For serendipity to occur a certain amount of background knowledge is required for recognising that what you found is maybe not what you were looking for but is still valuable.
What you might loose
And that brings me to the topic of today’s post. The use of AI in science, and then especially for the use of processing the literature for you.
Recently I have come across post and messages telling me how you can use AI for processing the articles you want to read quicker. At first my first thoughts were “yuck, you will miss so much if you do that” and then did not think much more off it. Mostly as my focus is on showing you how to write better without AI, but not to berate you for using it. Afterall, that is your choice.
But then, on LinkedIn I came across a post from a senior scientist, who over the years reviewed many papers. She was complaining about the influence of AI on the quality of the papers nowadays, and not in a good way. The thing that stood out most of her post was that is made writers coming across as not knowing what they were talking about.
So far, this all felt, ok this is happening, and I think it is researchers are letting AI do the bulk of the reading and writing work for them, and hey, AI do make mistakes and so on. Put I could not really lay my finger on it.
That is till I read this post about learning from Anna Bohac’s newsletter New Academy. In this post the writer discusses how you learn so much better with spaced repetitions. That this is the trick for knowledge to stick.
Connecting the dots
And then it clicked, I had some backup for my gut feeling, that by letting AI do your reading you learn less, ending up with less background knowledge you otherwise would have.
To understand that we have to go back to the reason researchers read papers in the first place. And no that is no because you need them for your literature review, or for a perfect introduction or discussion section in your paper. The reason researchers read articles in the first place is to learn what others discover in their field of interest.

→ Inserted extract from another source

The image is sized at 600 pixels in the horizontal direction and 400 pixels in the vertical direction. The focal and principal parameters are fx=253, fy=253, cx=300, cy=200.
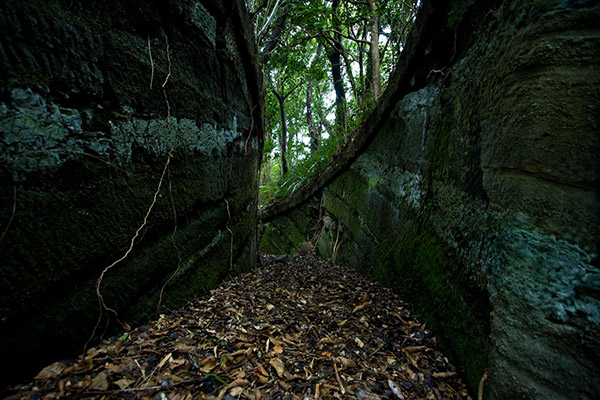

Yes, you hear that right, to learn.
That is, because they know they can’t all discover it themselves, there is simply not enough time. And because they know it might help them spot serendipitous results.
And while as a student you get the feeling that you are always behind, especially compared to your supervisor. That it is a slough to read those papers in the first place, with every other sentence coming across something unknown. The thing is, however, is that this is also how you learn. You look up those unknown bits, and the next time you come across them you can check if you got the meaning of them correct. And before you know it you read and understand those papers twice as fast.
This happens because you are also practicing spaced repetitions. As you don’t read all your papers in one setting, simply because this is humanly impossible. Therefore, each consecutive time you come across that novel concept or method some time has passed. And each time the context you come across that novel concept or method is slightly different. Both of which help with understanding that novel concept or method and retaining that understanding over time.
So yes, while letting AI process all those papers for you might feel like you are saving time writing that literature review, especially when you have been putting off reading those papers till the last moment. But in the end, you lose out as you don’t learn what you otherwise would have learned had you taken the slow approach.
That is not to say that you can’t use AI. You can. For example, for helping you find those papers on your niche topic. Or maybe giving you a quick layman’s summary so you know what to expect before you start reading, what can make the reading easier. Or by interrogating the paper with AI after you read it, so you can check if you got the meaning right.
But for learning there is unfortunately no quick way, only the slow one.
Prompt
As today’s post is all about learning, and doing it the slow way, for today’s prompt we are doing some spaced repetition learning.
Set your timer at 2 minutes and write down as many terms you come across but don’t know the exact meaning of. The spend some time looking up those meanings. Now write the term on one side of a card and the meaning on the other side. Then in 2, 5, 10, and 20 days’ time quiz yourself.